Your instructions: An exact copy of every entry is what's needed, so please transcribe them all.

Entries supplied:
----------------
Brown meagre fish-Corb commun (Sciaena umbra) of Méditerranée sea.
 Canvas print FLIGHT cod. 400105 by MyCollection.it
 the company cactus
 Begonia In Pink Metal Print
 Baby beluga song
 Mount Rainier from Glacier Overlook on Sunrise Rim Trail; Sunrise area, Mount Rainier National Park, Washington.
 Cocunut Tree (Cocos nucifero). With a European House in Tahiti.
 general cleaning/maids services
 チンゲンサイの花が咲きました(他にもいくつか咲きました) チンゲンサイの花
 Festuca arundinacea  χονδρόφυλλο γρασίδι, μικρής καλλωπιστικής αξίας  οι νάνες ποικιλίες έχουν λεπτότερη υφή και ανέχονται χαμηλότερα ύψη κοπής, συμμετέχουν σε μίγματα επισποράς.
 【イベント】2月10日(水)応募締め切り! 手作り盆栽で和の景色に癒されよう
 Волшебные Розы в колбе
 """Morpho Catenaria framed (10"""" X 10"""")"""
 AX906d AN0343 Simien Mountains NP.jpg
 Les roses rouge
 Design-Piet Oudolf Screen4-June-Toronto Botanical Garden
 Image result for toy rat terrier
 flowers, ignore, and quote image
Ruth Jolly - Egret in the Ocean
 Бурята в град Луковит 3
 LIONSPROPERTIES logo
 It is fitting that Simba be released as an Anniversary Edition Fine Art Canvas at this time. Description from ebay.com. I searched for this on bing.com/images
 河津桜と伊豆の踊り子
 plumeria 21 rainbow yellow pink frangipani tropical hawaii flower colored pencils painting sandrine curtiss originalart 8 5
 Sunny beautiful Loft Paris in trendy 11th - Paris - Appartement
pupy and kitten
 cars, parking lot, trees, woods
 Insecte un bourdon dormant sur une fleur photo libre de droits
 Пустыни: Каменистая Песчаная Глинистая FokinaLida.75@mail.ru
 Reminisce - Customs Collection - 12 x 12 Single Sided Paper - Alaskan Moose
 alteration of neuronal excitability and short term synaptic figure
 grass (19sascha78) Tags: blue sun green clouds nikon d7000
----------------
Written solution:
Brown meagre fish-Corb commun (Sciaena umbra) of Méditerranée sea.
 Canvas print FLIGHT cod. 400105 by MyCollection.it
 the company cactus
 Begonia In Pink Metal Print
 Baby beluga song
 Mount Rainier from Glacier Overlook on Sunrise Rim Trail; Sunrise area, Mount Rainier National Park, Washington.
 Cocunut Tree (Cocos nucifero). With a European House in Tahiti.
 general cleaning/maids services
 チンゲンサイの花が咲きました(他にもいくつか咲きました) チンゲンサイの花
 Festuca arundinacea  χονδρόφυλλο γρασίδι, μικρής καλλωπιστικής αξίας  οι νάνες ποικιλίες έχουν λεπτότερη υφή και ανέχονται χαμηλότερα ύψη κοπής, συμμετέχουν σε μίγματα επισποράς.
 【イベント】2月10日(水)応募締め切り! 手作り盆栽で和の景色に癒されよう
 Волшебные Розы в колбе
 """Morpho Catenaria framed (10"""" X 10"""")"""
 AX906d AN0343 Simien Mountains NP.jpg
 Les roses rouge
 Design-Piet Oudolf Screen4-June-Toronto Botanical Garden
 Image result for toy rat terrier
 flowers, ignore, and quote image
Ruth Jolly - Egret in the Ocean
 Бурята в град Луковит 3
 LIONSPROPERTIES logo
 It is fitting that Simba be released as an Anniversary Edition Fine Art Canvas at this time. Description from ebay.com. I searched for this on bing.com/images
 河津桜と伊豆の踊り子
 plumeria 21 rainbow yellow pink frangipani tropical hawaii flower colored pencils painting sandrine curtiss originalart 8 5
 Sunny beautiful Loft Paris in trendy 11th - Paris - Appartement
pupy and kitten
 cars, parking lot, trees, woods
 Insecte un bourdon dormant sur une fleur photo libre de droits
 Пустыни: Каменистая Песчаная Глинистая FokinaLida.75@mail.ru
 Reminisce - Customs Collection - 12 x 12 Single Sided Paper - Alaskan Moose
 alteration of neuronal excitability and short term synaptic figure
 grass (19sascha78) Tags: blue sun green clouds nikon d7000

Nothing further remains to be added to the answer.